01 | Valia.
"𝑨𝒑𝒓𝒆̀𝒔 𝒂𝒗𝒐𝒊𝒓 𝒄𝒐𝒏𝒕𝒆𝒎𝒑𝒍𝒆́ 𝒍𝒂 𝒍𝒖𝒏𝒆, 𝒎𝒐𝒏 𝒐𝒎𝒃𝒓𝒆 𝒎𝒆 𝒓𝒂𝒄𝒄𝒐𝒎𝒑𝒂𝒈𝒏𝒆"
𝒀𝒂𝒎𝒂𝒈𝒖𝒄𝒉𝒊 𝑺𝒐𝒅𝒐̂
☾
𝑽𝑨𝑳𝑰𝑨
6 mois plus tard, septembre 2024
Tokyo, arrondissement de Shibuya
La pluie cogne continuellement contre la vitre du bus, son fracas me berçant comme une comptine.
Mon casque audio enfoncé sur mes oreilles, je laisse les notes de Something In The Way m'envelopper dans une bulle hypnotique, le regard rivé sur ces gens aux parapluies trempés qui courent sur les trottoirs glissants.
Le bus freine brusquement à un feu rouge et me projette en avant sur le siège face au mien. Je reprends ma position initiale en soupirant et relance les premières secondes de la chanson. Je déteste quand on me coupe au beau milieu de ma musique.
Malheureusement, je n'ai pas le temps de l'écouter jusqu'au bout car le chauffeur bondit hors de sa cabine en agitant les bras avec fureur. Je retire mon casque afin de l'entendre crier des mots dans une langue que je ne comprends pas.

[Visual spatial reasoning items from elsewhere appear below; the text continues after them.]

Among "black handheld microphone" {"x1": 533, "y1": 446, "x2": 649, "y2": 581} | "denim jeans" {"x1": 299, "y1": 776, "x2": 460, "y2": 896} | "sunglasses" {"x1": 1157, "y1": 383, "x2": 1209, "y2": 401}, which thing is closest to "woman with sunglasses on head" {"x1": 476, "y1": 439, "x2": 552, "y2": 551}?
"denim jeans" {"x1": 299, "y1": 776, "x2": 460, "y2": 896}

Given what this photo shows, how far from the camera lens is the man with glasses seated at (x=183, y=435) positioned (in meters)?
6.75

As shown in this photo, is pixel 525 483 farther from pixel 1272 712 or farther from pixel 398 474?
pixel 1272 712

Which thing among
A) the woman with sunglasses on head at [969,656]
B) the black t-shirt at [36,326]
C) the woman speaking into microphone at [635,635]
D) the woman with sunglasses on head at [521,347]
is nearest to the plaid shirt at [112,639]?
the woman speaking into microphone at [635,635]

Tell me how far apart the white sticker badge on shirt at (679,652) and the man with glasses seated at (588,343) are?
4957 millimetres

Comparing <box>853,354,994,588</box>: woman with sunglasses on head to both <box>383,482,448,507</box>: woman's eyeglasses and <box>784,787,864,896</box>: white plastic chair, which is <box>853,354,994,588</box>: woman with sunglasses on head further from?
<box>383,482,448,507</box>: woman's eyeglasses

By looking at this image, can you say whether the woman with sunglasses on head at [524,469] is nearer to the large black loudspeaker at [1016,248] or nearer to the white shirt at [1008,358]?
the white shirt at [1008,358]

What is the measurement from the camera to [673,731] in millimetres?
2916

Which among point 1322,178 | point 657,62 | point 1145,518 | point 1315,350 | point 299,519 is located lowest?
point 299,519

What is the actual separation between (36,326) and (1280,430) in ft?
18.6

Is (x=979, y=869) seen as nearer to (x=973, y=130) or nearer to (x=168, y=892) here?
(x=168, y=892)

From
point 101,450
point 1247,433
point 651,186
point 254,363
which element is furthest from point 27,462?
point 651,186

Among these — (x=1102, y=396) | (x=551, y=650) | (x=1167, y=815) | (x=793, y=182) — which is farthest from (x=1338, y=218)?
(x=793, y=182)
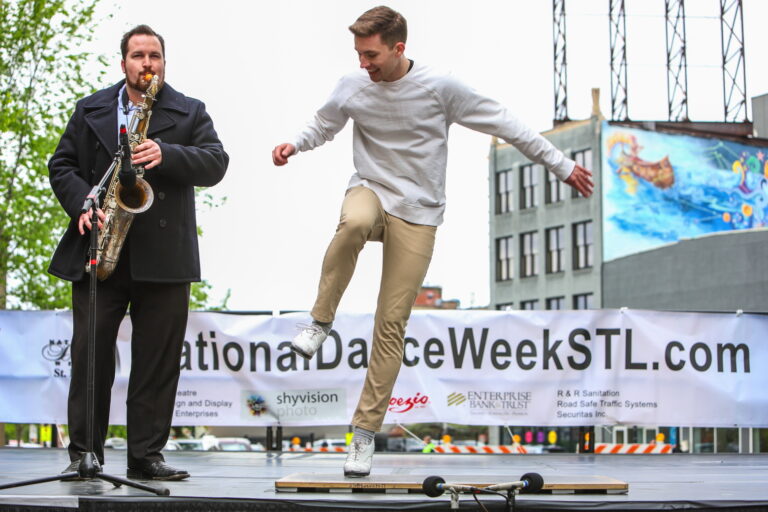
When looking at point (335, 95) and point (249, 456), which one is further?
point (249, 456)

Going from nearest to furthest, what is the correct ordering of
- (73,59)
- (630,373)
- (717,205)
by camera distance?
(630,373)
(73,59)
(717,205)

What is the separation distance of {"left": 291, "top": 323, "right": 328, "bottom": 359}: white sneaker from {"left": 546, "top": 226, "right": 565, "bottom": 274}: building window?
59.8m

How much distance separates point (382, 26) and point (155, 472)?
2347 millimetres

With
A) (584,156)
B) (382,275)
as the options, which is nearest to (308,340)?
(382,275)

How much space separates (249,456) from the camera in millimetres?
10211

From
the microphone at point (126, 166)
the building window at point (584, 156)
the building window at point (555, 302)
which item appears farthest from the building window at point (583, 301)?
the microphone at point (126, 166)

Il se penche en grommelant, attrape une masse blanche qui remue sur le sol et la balance sur mes genoux avant de me jeter dehors. Il se dépêche de refermer sa porte et démarre sans attendre que le feu ne repasse au vert.
Ce n'est pas comme ça que j'avais imaginé ma première soirée à Tokyo. Me retrouver sous la pluie battante et transpercée par le vent glacial d'automne.
Je traîne ma valise et mon skateboard jusqu'à l'intérieur d'une supérette encore ouverte ; c'est là que je me rends compte que la faim me brûle l'estomac depuis plusieurs heures.
J'ouvre mon sac à dos trop lourd à la recherche d'un peu de monnaie, mais je n'ai qu'un billet de mille yens. Pas de quoi acheter un vrai repas.
Je me résigne à sortir du magasin lorsque je sens quelque chose me mordre la peau. J'ouvre mon épaisse veste en jersey achetée près de l'aéroport afin de laisser sortir une petite tête blanche à l'air libre.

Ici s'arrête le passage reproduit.